Trouble lay around the corner, however, as the recording of 1968's Electric Ladyland began.
Part-way through the sessions, Chandler quit. Accounts why vary, although "hangers-on" and Hendrix's drug use reportedly caused tensions.
Further performances at Woodstock in August 1969 and September 1970's Isle of Wight Festival cemented his reputation as one of the most daring and talented guitarists the world had ever seen.
Little more than two weeks after the latter, though, he was dead having choked on his own vomit.
"He'd got himself the most amazing rock star that's walked the earth," says Tyneside-based former music journalist Elaine Cusack, who wrote for The Times, Mojo and Select before researching Chandler's life for a proposed book.
"He had to walk away with a very heavy heart.
"What was so genius was taking Hendrix out of America, bringing him to the most swinging place - London - and then selling him back to the US."
That strategy seemingly mirrored the success Chandler had enjoyed with The Animals in 1964, recording an electrified rhythm 'n' blues version of States-side folk standard House of the Rising Sun.
After topping the UK hit parade, it scaled the summit of the Billboard Hot 100 and saw the group spearhead the "British Invasion" alongside The Beatles, Rolling Stones and Herman's Hermits.
Despite further hits, including We Gotta Get out of This Place, long-lasting chart domination would elude the first incarnation of the band as concerns over finances caused rifts and disbandment by mid-1966.
"We toured non-stop for three years, doing 300 gigs a year and we hardly got a penny," Chandler would later lament with the finger of blame pointed at Jeffery.
"The Animals had been massive in America on the back of the whole British thing, but they were mismanaged," says Cusack.

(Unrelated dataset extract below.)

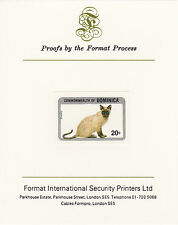 Dominica 4211 - 1984 SIAMESE CAT  imperf on Format International PROOF  CARD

"House of the Rising Sun says 'arrangement by [keyboardist] Alan Price'. The rest of the band didn't get any credit. The majority of the royalties went - and still do - to Price."
Moving on from the collapse of his relationship with Hendrix, Newcastle-born Chandler would go on to mastermind the rise of Midlands glam-rockers Slade and steer them to chart glory through the 1970s.

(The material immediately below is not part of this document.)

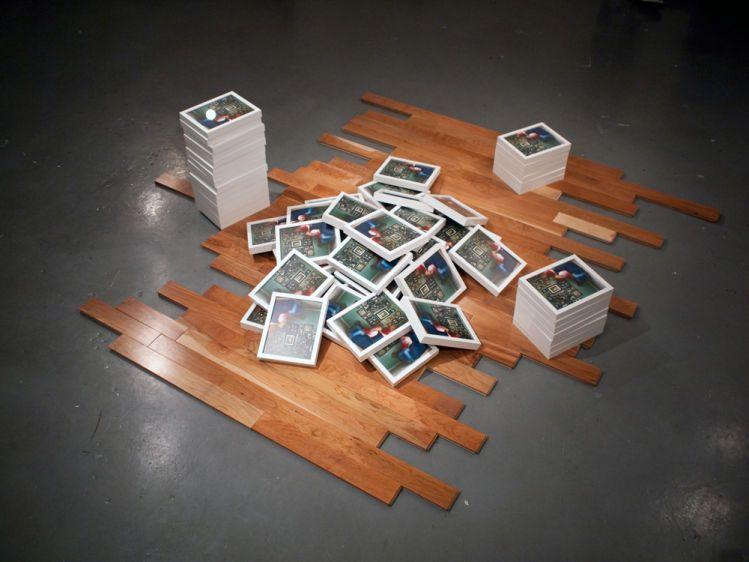 Vanish into thin air (2011)10'x10'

After divorcing Lotta, a second marriage followed in 1978 - to beauty queen Madeleine Stringer.
Chandler, ever forthright, proposed just one week after they had first met.
"He said, 'Don't you laugh at me, I'm serious,'" she recalls.
With Miss UK competition rules stating she could not wed while holding the title, their pair tied the knot soon after her reign drew to a close later that year.
Living first in Surrey, the couple moved to London before relocating to Cullercoats, in their native North East, in 1984.
One final time, he would leave his mark on the music business with his involvement in the construction of what is now known as the Metro Radio Arena.
David Bowie would be the first major act to perform at the venue, in December 1995, but it was Ray Charles who charmed Chandler the most.
"Chas really admired him and said it was like watching him in your own front room," remembers Madeleine, who now lives in Berwick, Northumberland.
But health problems would soon claim Chandler's life.
Having collapsed and undergone major heart surgery in the years previously, he died on 17 July 1996, at the age of 57.
Twenty years to the day later, his daughter Lizzie is getting married.
"Newcastle Arena was his last major achievement," says Madeleine proudly. "Some people don't even have one."
Inevitably, though, it is his hand in helping bring Hendrix to global prominence that is seen as his most significant contribution.
"He lived through an amazing part of the 20th Century and went from a working-class upbringing to having a Rolls Royce and having a big house in the country," says Cusack.
"It sounds like a massive claim, but if it was not for a 6ft 4ins tall Geordie fella the world would never have heard of Jimi Hendrix."